I have a lot of gripes with Python, but the documentation and the standard library are generally great.

It depends what you're comparing them against. Python's style of documentation - for the language itself and for many of the popular libraries that follow the same style - is mostly reference material and often incomplete. It's very lacking in examples of usage. It almost completely ignores types. It often doesn't appear in search engine results for relevant keywords leading to spending several minutes brute force searching the official docs site to find something that should have been a 10 second search. Perhaps the most obvious comparison is with the JavaScript/TypeScript world, which has embraced both types and different kinds of documentation and as a result gives a much better developer experience in those areas today.

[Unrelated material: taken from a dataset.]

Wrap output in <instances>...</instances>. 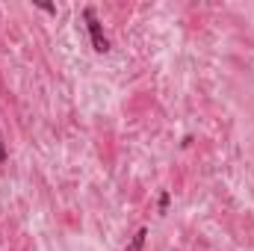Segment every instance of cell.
<instances>
[{"label":"cell","mask_w":254,"mask_h":251,"mask_svg":"<svg viewBox=\"0 0 254 251\" xmlns=\"http://www.w3.org/2000/svg\"><path fill=\"white\" fill-rule=\"evenodd\" d=\"M6 157L9 154H6V145H3V136H0V163H6Z\"/></svg>","instance_id":"obj_5"},{"label":"cell","mask_w":254,"mask_h":251,"mask_svg":"<svg viewBox=\"0 0 254 251\" xmlns=\"http://www.w3.org/2000/svg\"><path fill=\"white\" fill-rule=\"evenodd\" d=\"M169 201H172V195H169V192H160V204H157V207H160V213H166V210H169Z\"/></svg>","instance_id":"obj_3"},{"label":"cell","mask_w":254,"mask_h":251,"mask_svg":"<svg viewBox=\"0 0 254 251\" xmlns=\"http://www.w3.org/2000/svg\"><path fill=\"white\" fill-rule=\"evenodd\" d=\"M145 240H148V228H139L133 234V240L125 246V251H145Z\"/></svg>","instance_id":"obj_2"},{"label":"cell","mask_w":254,"mask_h":251,"mask_svg":"<svg viewBox=\"0 0 254 251\" xmlns=\"http://www.w3.org/2000/svg\"><path fill=\"white\" fill-rule=\"evenodd\" d=\"M83 21H86V30H89V39H92V48L95 54H110V39L104 36V27L98 21V12L92 6L83 9Z\"/></svg>","instance_id":"obj_1"},{"label":"cell","mask_w":254,"mask_h":251,"mask_svg":"<svg viewBox=\"0 0 254 251\" xmlns=\"http://www.w3.org/2000/svg\"><path fill=\"white\" fill-rule=\"evenodd\" d=\"M39 9H45V12H51V15H57V6L54 3H36Z\"/></svg>","instance_id":"obj_4"}]
</instances>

The standard library in Python is strange because it has a lot of content but much of that content just isn't very good. Entire packages in the standard library are largely ignored in favour of some de facto standard package from PyPI that does the same job much better. Some of the packages for working with different protocols and file formats are useful in the right circumstances but they're so slow that they're not suitable for many applications and again you end up pulling in a better alternative. Meanwhile common data structures and algorithms that you might look for in any modern language's toolbox are scarce to non-existent and the ones that do exist don't always compose easily.

It definitely varies from library to library. The urllib.request example provided is pretty horrible, and it's simply just been in a blind spot in my eye.

I also agree with you on typing, searchability, and the problem of standards vs defacto standards. (The page for `urllib.request` points you to `requests`, which is good! But the page for `array` has a link to `numpy` only at the very bottom.) I also don't have the JS/TS experience to compare against, but I believe you there. (The MDN alone is excellent.)

I think my experience is biased from spending a lot of time in deep learning. (Keras and Pytorch have a bit of a competition for having good docs). The adjacent libraries, like Numpy or Pandas or stdlib like `socket`, have also been good in my experience. (Perhaps these benefit from having relatively 'obvious' types for most functions. One might infer the types and dimensions of `numpy.matmul(x1, x2)` easily, whereas I have no idea what the types of the args in `Request.set_proxy(host, type)` are.)

It's a shame this post was flagged, because I've had a lot of blind spots uncovered in this thread!